Anirudh Badam will present his research seminar/general
exam on Thursday
January 24 at 1PM in Room 402. The members of his
committee are:
Vivek Pai (advisor), Jennifer Rexford, and Larry
Peterson. Everyone is
invited to attend his talk, and those faculty wishing
to remain for the oral
exam following are welcome to do so. His abstract
and reading list
follow below.
Abstract:
Web Caching is the caching of web documents in order to
reduce bandwidth usage, server load and perceived download time for the web
object download. A web cache stores copies of web objects when they are accessed
through cache. The stored objects can be used to server subsequent requests. Web
caching has been extensive studied and a plethora of techniques exist today.
Solutions are based on developing good cache replacement algorithms which are
used to figure out storing what objects can provide more savings, improving file
systems which usually involves optimizing file systems for frequent additions,
deletions and accesses, etc. However, the existing solutions have scalability
problems with respect to memory. Some techniques impose lower bounds on the
amount of memory needed for a web cache. Other techniques have huge virtual
memory requirements leading to frequent swapping in low memory systems. Cache
replacement policies need metadata for better functionality and file systems
need huge lists or trees (preferably in memory) for any access to files that it
stores. This requires the physical memory to scale as an increasing function of
the number of web objects that the cache can store. This restricts not only the
number of objects that can be stored in a web cache but also the economical
affordability of the system. Hence, we propose a web caching mechanism, the
HashCache, a file system optimization approach, which uses hashing to reduce the
physical memory requirements. HashCache uses hashing techniques to map files to
the disk locations. Hashing makes the cache maintenance and usage to be mostly
memory less. Hashing mechanism also allows more flexible mechanisms for metadata
maintenance and does not impose lower bounds on the requirements of memory to
provide performance guarantees. HashCache exploits the distribution of sizes and
contents of web objects to enable an efficient usage of the secondary storage
(optimal bucket sizes). Also, with the help of experiments on an implementation
of the HashCache architecture we show the usefulness of
HashCache.
1. Computer Networks by Peterson
and Davie
2. Operating System Concepts by Silberschatz, Galvin and
Gagne
3. P. Danzig, R. Hall, and M. Schwartz, A Case for Caching File Objects
inside Internetworks, Tech.
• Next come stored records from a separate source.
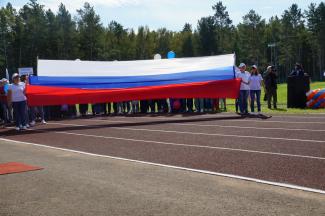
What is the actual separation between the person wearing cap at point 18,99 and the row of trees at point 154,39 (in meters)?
66.9

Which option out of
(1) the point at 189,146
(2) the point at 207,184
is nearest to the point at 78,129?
(1) the point at 189,146

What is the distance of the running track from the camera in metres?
8.01

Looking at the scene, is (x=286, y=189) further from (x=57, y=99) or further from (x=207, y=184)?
(x=57, y=99)

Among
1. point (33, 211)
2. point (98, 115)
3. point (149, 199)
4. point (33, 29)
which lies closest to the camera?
point (33, 211)


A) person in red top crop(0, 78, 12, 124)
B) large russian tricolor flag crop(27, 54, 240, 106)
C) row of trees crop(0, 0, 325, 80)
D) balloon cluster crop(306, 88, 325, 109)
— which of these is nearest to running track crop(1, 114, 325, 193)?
large russian tricolor flag crop(27, 54, 240, 106)

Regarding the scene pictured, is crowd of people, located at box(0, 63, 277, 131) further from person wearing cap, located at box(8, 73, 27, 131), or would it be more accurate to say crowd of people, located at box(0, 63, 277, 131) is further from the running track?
the running track

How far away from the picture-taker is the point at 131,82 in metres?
18.6

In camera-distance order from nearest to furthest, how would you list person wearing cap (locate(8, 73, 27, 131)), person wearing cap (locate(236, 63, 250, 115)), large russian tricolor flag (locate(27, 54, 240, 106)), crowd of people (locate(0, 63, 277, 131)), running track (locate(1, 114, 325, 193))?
1. running track (locate(1, 114, 325, 193))
2. person wearing cap (locate(8, 73, 27, 131))
3. crowd of people (locate(0, 63, 277, 131))
4. large russian tricolor flag (locate(27, 54, 240, 106))
5. person wearing cap (locate(236, 63, 250, 115))

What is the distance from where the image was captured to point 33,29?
269 ft

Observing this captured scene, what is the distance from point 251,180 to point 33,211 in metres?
3.17

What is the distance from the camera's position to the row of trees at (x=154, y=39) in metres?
82.7

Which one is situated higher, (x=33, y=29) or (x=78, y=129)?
(x=33, y=29)

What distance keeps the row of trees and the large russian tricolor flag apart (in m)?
64.8

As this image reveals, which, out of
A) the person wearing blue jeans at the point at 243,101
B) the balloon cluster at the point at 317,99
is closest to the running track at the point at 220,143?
the person wearing blue jeans at the point at 243,101
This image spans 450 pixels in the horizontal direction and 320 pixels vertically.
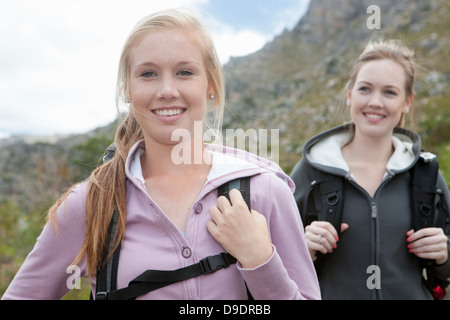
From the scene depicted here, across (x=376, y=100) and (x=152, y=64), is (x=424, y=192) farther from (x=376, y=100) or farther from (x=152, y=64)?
(x=152, y=64)

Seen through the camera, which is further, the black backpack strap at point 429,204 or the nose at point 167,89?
the black backpack strap at point 429,204

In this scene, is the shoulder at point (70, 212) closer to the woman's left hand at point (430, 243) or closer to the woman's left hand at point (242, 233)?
the woman's left hand at point (242, 233)

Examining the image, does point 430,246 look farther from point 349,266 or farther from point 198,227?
point 198,227

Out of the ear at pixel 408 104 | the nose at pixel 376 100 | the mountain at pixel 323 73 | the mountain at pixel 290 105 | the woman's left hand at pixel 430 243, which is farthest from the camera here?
the mountain at pixel 323 73

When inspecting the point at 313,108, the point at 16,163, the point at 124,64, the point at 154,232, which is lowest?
the point at 154,232

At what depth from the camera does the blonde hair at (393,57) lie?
3.00 meters

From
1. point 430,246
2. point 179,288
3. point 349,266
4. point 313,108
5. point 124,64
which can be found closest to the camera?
point 179,288

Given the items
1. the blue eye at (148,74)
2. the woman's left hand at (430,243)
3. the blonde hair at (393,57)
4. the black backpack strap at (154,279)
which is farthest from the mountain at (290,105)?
the woman's left hand at (430,243)

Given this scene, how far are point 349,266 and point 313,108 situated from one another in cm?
3367

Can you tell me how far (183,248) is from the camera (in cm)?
156

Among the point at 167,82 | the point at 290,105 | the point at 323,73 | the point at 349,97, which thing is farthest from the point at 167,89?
the point at 323,73

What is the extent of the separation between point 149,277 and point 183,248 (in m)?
0.16
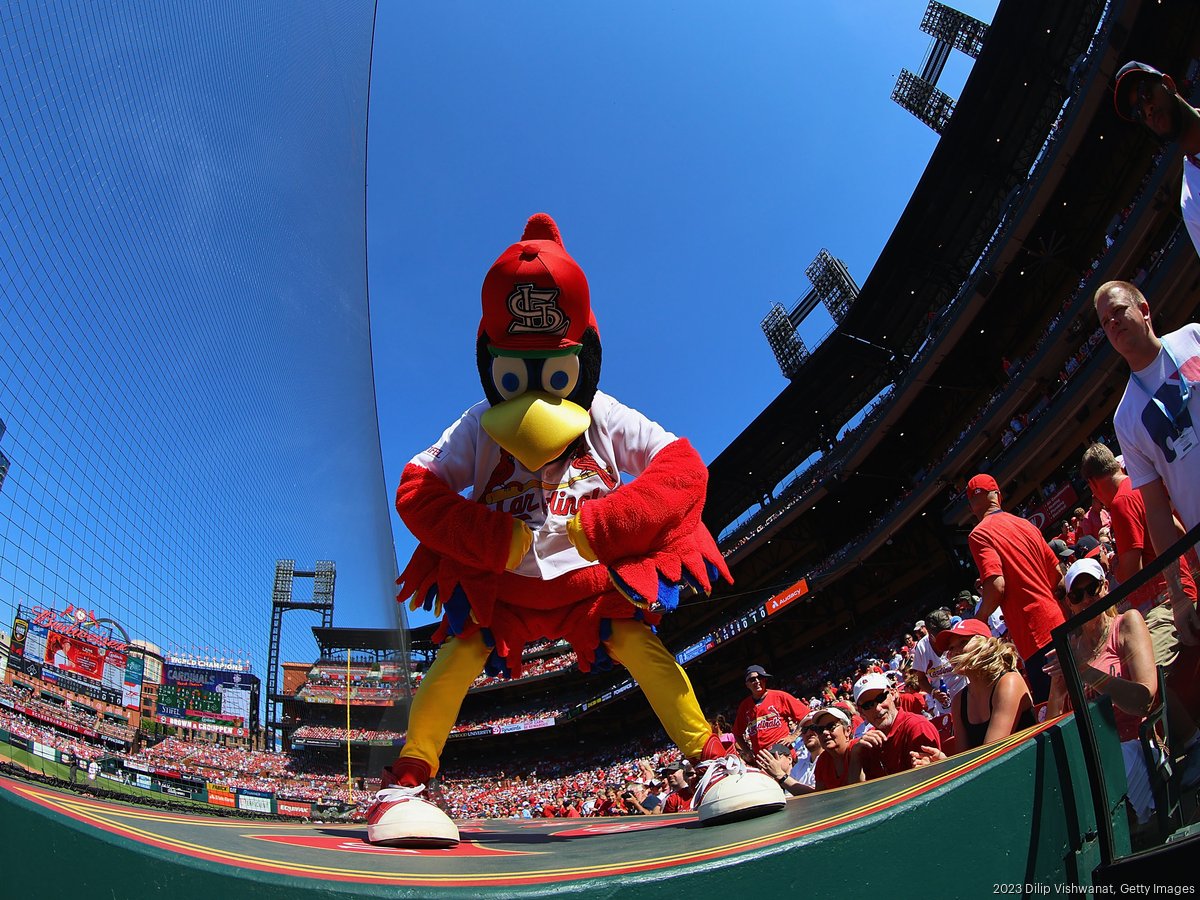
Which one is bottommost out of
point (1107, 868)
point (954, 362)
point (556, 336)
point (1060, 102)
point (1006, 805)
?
point (1107, 868)

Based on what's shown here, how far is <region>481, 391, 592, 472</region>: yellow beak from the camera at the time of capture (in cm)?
237

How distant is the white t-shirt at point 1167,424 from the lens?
1.98 metres

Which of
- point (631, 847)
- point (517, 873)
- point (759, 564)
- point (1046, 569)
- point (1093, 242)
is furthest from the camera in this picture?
point (759, 564)

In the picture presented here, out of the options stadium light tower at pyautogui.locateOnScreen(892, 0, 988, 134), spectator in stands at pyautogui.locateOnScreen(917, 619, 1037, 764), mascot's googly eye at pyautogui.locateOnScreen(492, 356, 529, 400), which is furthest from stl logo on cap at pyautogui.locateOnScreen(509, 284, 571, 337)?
stadium light tower at pyautogui.locateOnScreen(892, 0, 988, 134)

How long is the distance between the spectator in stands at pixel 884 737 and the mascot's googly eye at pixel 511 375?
7.08ft

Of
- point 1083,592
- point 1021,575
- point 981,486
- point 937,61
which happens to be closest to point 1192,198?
point 1083,592

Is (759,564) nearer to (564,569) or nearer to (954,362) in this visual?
(954,362)

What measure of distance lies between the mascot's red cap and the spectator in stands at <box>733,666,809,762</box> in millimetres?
3827

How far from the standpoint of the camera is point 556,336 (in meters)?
2.47

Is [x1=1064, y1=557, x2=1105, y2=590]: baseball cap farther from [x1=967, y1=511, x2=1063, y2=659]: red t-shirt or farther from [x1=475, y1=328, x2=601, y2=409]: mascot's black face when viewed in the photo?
[x1=475, y1=328, x2=601, y2=409]: mascot's black face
Report CU-CS-642-93, Dept. of Computer Science,
Univ. of Colorado, Boulder, Colo., 1993.
4. S. Acharya and S.B. Zdonik, An
Efficient Scheme for Dynamic Data Replication, Tech. Report CS-93-43, Dept. of
Computer Science, Brown Univ., Providence, R.I., 1993.
5. M.M. Recker and
J.E. Pitkow, Predicting Document Access in Large, Multimedia Repositories, Tech.
Report VU-GIT-94-35, Graphics, Visualization, and Usability Center, Georgia
Tech, Atlanta, 1994.
6. D.D. Sleator, R.E. Trajan, Amortized efficiency of
list update and paging rules, Commun. ACM, Vol. 2, p 202-208, 1985.
7. D.
Wessels, K. Claffy, ICP and the Squid Web Cache, IEEE JSAC, Vol. 16, No. 3.
1998.
8. H. Bahn, S.H. Noh, L. Min, K. Koh, Using Full Reference History For
Efficient Document Replacement In Web Caches, In Proc. USITS, Colorado, Boulder,
1999.
9. E.P. Markatos, M.G.H. Katevenis, D. Pnevmatikatos, M. Flouris,
Secondary Storage Management For Web Proxies, In Proc Usits 99, Boulder,
Colorado, 1999.
10. A. Sweeney, Scalability in the XFS File System, In Proc
USENIX 96, San Diego, California, 1996.
11. L. Breslau, P. Cao, L. Fan, G.
Phillips, Scott Shenker, Web Caching and Zipf-like Distributions:
Evidence and Implications , In Proc. IEEE Infocom, 1999.
12 C.
Agarwal, J. L. Wolf, P. S. Yu, Caching on the World Wide Web, IEEE Tran.
Knowledge and Data Engineering, Vol. 11, No. 1, January, 1999.